Many more individuals and entities will now find themselves classified by banks and other regulated businesses as ‘high risk’ customers, for regulatory purposes. The enhanced due diligence and monitoring necessary to reduce this risk increases the burden for both banks and their customers – and for many in the regulated sector, the greater compliance costs may not be outweighed by the anticipated commercial benefits of continuing the customer relationship. Such an assessment might manifest itself in a sudden and largely unexplained decision by a bank to close all accounts associated with a particular customer, leaving only a short notice period within which to make alternative arrangements. Whatever form it takes the consequences of a terminated relationship can be reputationally and commercially devastating for both individuals and businesses, on account of its ‘signalling’ effect.
This is particularly so for one specific sub-category of high risk customers, for whom the steps are more prescriptive: the customer’s source of wealth must be established along with the source of any funds involved in any proposed transaction, senior management approval must be sought and all transactions undertaken by the customer subjected to particularly careful scrutiny. These are the ‘Politically Exposed Persons’, most commonly known by their acronym (PEPs): anyone who holds or has recently exercised a ‘prominent’ public function, whether domestically, overseas or with an international body.
The concept of a PEP was originally developed as an anti-corruption tool, as a way of flagging the specific risk of public resource diversion; but over the space of a decade and a half it has come to signify an increased risk of money laundering or terrorist financing more generally. Although PEP status should be confined to ‘high’ public office the inevitable mission creep has meant that it may now have triggered posts such as membership of the governing body of a political party or of the administrative, management or supervisory bodies of state-owned enterprises. Even more problematic is the ripple effect: it is not only the PEPs themselves who will automatically be classified as high risk, but also any of their family members and ‘known close associates’.
The reasons why these provisions are now suddenly making themselves felt more strongly are many, but include the mushrooming and unregulated commercial market in ‘PEP lists’ and related due diligence screening services.
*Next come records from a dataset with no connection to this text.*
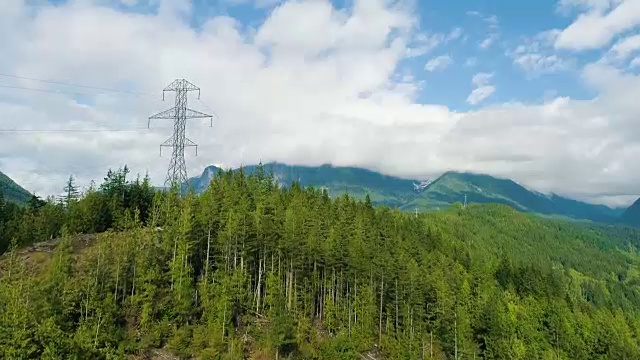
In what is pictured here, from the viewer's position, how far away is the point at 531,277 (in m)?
145

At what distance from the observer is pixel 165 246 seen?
87.4m

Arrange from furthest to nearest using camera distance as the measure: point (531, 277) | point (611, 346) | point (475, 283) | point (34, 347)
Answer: point (531, 277) < point (475, 283) < point (611, 346) < point (34, 347)

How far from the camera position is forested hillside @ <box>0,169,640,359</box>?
72938mm

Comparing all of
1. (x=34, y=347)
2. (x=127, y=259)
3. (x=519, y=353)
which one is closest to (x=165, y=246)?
(x=127, y=259)

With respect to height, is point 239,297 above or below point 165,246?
below

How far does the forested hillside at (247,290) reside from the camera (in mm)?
72938

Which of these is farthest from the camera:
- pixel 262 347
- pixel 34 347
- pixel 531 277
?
pixel 531 277

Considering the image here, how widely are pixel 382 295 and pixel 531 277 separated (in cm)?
6925

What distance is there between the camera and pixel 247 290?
87.8 m

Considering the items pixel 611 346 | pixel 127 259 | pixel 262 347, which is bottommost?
pixel 611 346

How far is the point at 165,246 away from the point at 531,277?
108565 millimetres

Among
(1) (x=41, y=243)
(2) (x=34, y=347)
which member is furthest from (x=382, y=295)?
(1) (x=41, y=243)

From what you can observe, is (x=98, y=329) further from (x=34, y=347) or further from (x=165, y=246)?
(x=165, y=246)

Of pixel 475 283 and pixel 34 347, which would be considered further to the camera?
pixel 475 283
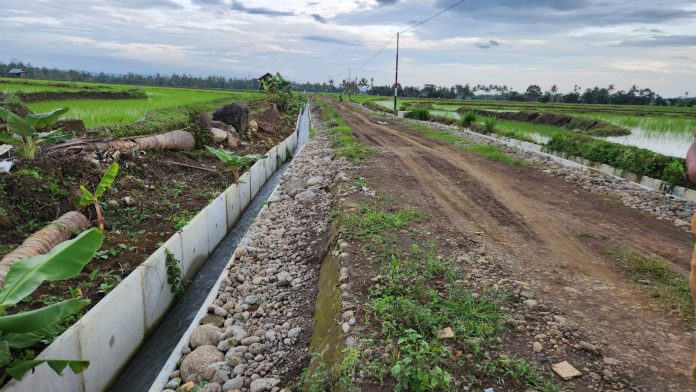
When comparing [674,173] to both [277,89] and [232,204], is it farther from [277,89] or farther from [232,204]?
[277,89]

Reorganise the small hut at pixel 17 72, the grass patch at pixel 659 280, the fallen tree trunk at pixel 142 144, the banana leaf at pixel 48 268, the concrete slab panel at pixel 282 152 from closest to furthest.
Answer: the banana leaf at pixel 48 268, the grass patch at pixel 659 280, the fallen tree trunk at pixel 142 144, the concrete slab panel at pixel 282 152, the small hut at pixel 17 72

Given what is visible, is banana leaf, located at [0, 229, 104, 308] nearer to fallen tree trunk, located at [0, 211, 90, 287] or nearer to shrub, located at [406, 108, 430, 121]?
fallen tree trunk, located at [0, 211, 90, 287]

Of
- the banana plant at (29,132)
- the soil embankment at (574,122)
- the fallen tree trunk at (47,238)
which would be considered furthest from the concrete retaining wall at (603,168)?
the banana plant at (29,132)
You will typically not be told if, or why, you have been classified as high risk, but often it will be as a result of ‘adverse media’ collected and circulated by these providers. The savvy will rely on data protection legislation to monitor and correct any inaccuracies in these records, but in the absence of a correspondingly international data protection regime the effectiveness of this strategy will vary depending on jurisdiction. The sheer size of the compliance industry poses a further challenge.
Engaging proactively and transparently with regulated persons has never been more important – but this should not imply that it will always be appropriate to comply with all information requests, however broad. Ultimately, the onus is on domestic and international regulators to ensure that the ‘risk-based approach’ is applied with sensitivity to different degrees of ‘risk’ and fundamental human rights. If they fail to do so, they will face a further risk: that of the courts stepping in to address the proportionality deficit, as more customers resort to private litigation to challenge unfair practices by regulated persons in the name of risk management.